=== AVAILABLE DATA ===
━━━━━━
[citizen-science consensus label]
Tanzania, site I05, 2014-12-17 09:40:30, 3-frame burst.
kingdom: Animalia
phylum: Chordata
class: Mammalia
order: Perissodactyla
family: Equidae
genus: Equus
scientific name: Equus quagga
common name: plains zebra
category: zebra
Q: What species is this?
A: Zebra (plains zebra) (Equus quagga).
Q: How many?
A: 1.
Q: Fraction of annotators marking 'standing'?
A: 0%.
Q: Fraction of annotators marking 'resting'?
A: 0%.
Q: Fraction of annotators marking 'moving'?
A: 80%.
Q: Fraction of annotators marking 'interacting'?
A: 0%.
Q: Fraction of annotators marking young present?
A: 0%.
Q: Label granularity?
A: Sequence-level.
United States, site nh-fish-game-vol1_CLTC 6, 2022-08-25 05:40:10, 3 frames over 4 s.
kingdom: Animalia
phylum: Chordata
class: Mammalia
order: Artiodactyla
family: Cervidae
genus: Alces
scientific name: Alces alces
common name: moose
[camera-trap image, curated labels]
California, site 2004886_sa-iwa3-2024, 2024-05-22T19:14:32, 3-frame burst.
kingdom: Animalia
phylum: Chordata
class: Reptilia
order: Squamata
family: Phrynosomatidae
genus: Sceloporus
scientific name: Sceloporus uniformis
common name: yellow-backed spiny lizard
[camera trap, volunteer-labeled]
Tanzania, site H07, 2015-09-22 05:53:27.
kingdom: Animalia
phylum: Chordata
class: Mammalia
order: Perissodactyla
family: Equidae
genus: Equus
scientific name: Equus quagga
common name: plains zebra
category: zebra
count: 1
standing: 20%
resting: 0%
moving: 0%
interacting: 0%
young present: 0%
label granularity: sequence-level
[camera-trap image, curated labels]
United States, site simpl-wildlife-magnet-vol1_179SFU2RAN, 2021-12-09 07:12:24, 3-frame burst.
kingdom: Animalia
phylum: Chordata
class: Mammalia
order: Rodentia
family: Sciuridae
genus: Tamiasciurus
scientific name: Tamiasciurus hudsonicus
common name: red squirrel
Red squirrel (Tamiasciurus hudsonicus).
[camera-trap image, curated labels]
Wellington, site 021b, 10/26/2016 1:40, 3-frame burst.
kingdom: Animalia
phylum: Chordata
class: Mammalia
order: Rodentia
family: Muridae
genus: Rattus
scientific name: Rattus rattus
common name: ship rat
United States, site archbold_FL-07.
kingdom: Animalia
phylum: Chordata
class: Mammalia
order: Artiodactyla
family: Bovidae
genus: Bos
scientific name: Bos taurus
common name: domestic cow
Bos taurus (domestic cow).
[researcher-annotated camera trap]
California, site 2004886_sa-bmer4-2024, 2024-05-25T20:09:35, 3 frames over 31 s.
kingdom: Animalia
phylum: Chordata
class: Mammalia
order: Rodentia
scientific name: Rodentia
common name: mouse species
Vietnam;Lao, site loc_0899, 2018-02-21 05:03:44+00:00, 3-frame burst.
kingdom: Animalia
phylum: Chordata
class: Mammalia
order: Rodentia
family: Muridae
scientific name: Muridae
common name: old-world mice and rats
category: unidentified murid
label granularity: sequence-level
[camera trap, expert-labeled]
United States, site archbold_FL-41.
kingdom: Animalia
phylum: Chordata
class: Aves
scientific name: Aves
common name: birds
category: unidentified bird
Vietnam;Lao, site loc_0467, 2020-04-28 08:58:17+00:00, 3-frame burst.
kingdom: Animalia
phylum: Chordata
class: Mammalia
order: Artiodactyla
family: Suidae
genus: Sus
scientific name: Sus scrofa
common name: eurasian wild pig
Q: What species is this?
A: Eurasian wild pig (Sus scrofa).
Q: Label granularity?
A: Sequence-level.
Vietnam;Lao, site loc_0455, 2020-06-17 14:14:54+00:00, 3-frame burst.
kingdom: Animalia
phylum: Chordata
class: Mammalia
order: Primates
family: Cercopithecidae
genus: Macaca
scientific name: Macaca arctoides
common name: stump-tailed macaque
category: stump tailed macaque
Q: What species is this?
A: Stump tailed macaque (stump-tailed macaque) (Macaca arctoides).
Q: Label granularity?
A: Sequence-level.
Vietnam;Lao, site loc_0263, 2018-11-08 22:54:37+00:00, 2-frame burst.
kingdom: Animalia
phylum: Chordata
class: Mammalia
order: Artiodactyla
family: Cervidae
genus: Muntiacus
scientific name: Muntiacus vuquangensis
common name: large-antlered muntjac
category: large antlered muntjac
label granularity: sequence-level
━━━━━━
Which lines contain "Vietnam"? Copy each of them from the listing.

=== EXERCISE RESULT ===
Vietnam;Lao, site loc_0899, 2018-02-21 05:03:44+00:00, 3-frame burst.
Vietnam;Lao, site loc_0467, 2020-04-28 08:58:17+00:00, 3-frame burst.
Vietnam;Lao, site loc_0455, 2020-06-17 14:14:54+00:00, 3-frame burst.
Vietnam;Lao, site loc_0263, 2018-11-08 22:54:37+00:00, 2-frame burst.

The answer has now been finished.